Aim: Rescale the lines below by writing them all out again, requests included, with every coordinate in the answers multiplied by 2.15 and rounded to the nearest whole number, halves rounding up. The numbers in the requests stay as they are.

[Spatial question records]
----------------
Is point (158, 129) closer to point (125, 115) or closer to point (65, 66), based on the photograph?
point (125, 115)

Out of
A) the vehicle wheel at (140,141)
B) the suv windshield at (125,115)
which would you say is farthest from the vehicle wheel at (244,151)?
----------------
Output of the task:
Is point (158, 129) closer to point (125, 115) or closer to point (65, 66), based on the photograph?
point (269, 247)

Out of
A) the vehicle wheel at (140,141)
B) the suv windshield at (125,115)
which would you say is farthest from the vehicle wheel at (244,151)?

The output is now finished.